On the way to completing eleven consecutive years with a minyan in Oporto

On the way to completing eleven consecutive years with a minyan in Oporto

Nothing like this has ever happened in the history of Portugal in the last five centuries, in any city, not even on a much smaller scale. Last Shabbat, when the Oporto Jewish Community finished reading the book of Bereshit with a reinforced minyan, the way was opened for the next four books of the Torah, after which the organization will have completed eleven consecutive years of continuously maintaining the minyan in the city's central synagogue.

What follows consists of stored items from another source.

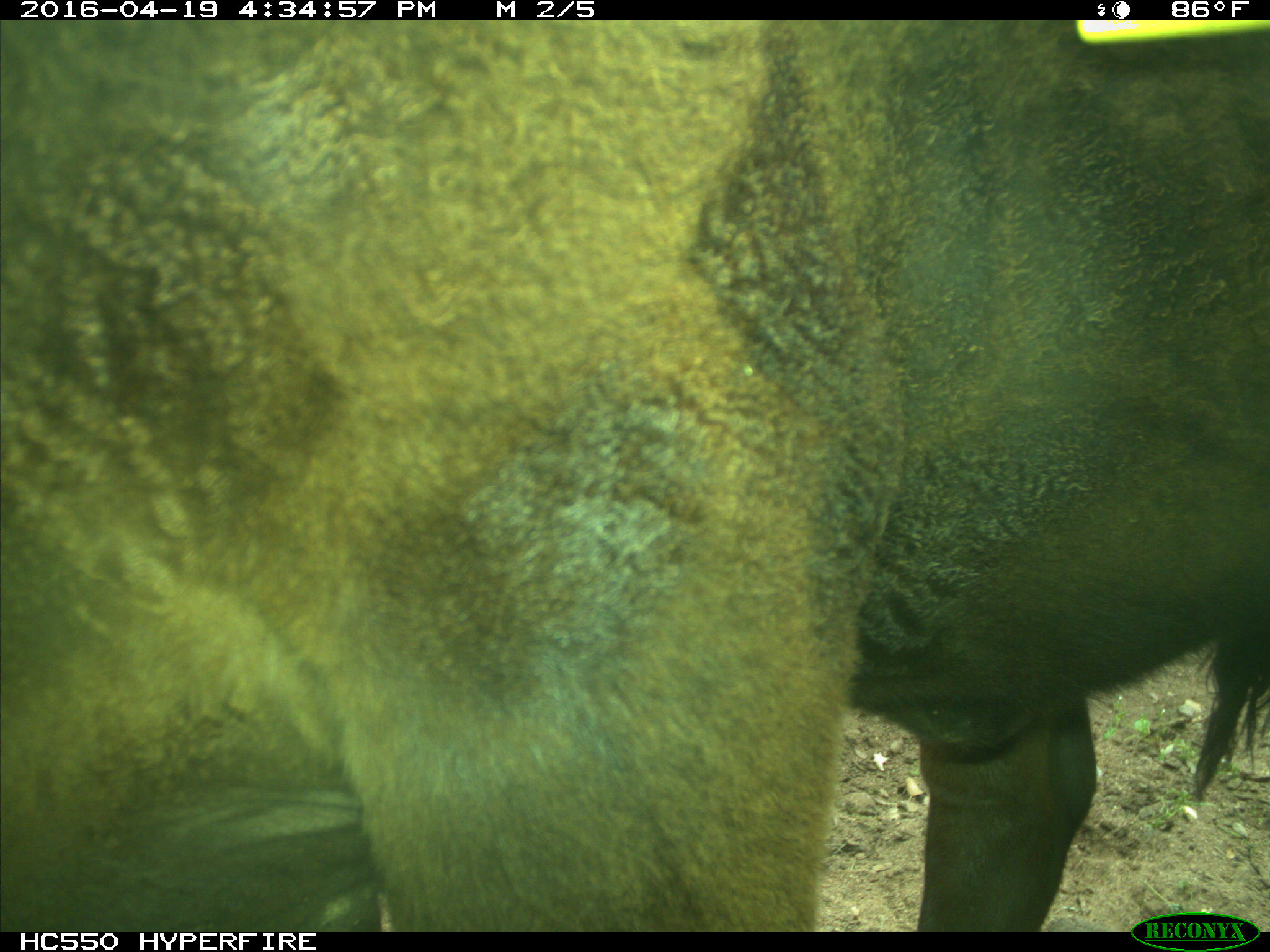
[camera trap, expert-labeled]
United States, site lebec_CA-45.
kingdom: Animalia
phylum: Chordata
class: Mammalia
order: Artiodactyla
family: Bovidae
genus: Bos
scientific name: Bos taurus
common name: domestic cow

The minyan, literally "the count," does not mean having exactly 10 men present at the rituals, but at least 10, and it could be dozens or hundreds. It attracts good luck to the Community and represents a gentle rebuke to the mediocre who wanted to destroy it and have failed. It's commonly thought that the minimum number of worshippers required for the ritual to have no limitations is ensured by a large community. This isn't the case.

Ten years corresponds to thousands of religious services spread throughout different times of the year, in heat, cold, and rain. As a general rule in the diaspora, most people don't have the habit of attending synagogue regularly; others travel extensively; there are vacations, illness, inability to travel, insecurity, and fear of terrorism, and other reasons that always hinder the functioning of synagogues far from the homes of most of their members.

In Tishrei, the year's readings (the tenth) were completed, and the book of Genesis was restarted. At the time, a historic milestone was reached, as ten consecutive years of minyan on Shabbat and Yom Tov in the Kadoorie synagogue, without a single interruption, were a source of great joy, especially since the community has a second synagogue for young students, which has held a daily minyan for four years. Each year represents a complete cycle of Torah readings, with the call of congregants to the bimah.

The benefit of always praying with a minyan is not limited to the possibility of saying kaddish and keriah. A minyan brings the shekhinah (divine presence), and each Amen uttered has effects in the mystical and material world. The true shekhinah assures God's intervention in earthly events, just like the cloud and fire that once guided the Israelites in the wilderness. This active presence is marked by divine involvement in all things, projecting radiance and good fortune.

It was the "Portuguese Dreyfus" case, which occurred in 1937, that brought eight decades of shekhinah begalutah (absence of divine presence) to the community. It was doubly negative. Not only did God remain distant from community life and uninvolved, but the community also continually failed in all its initiatives to create Jewish life. The experience was brutal. The weight of the shekhinah begalutah proved unbearable and allowed nothing to be built, like wet firewood that won't burn no matter how hard you try. The energy in the synagogue was one of paralysis, of darkness, like a black hole that swallowed everything in a seemingly endless scene of death.

The past is the past. Today, Judaism in Oporto is alive. May it last for many years. Times of peace and prosperity should be enjoyed with joy, but always bearing in mind that years of good harvest are also years of rats.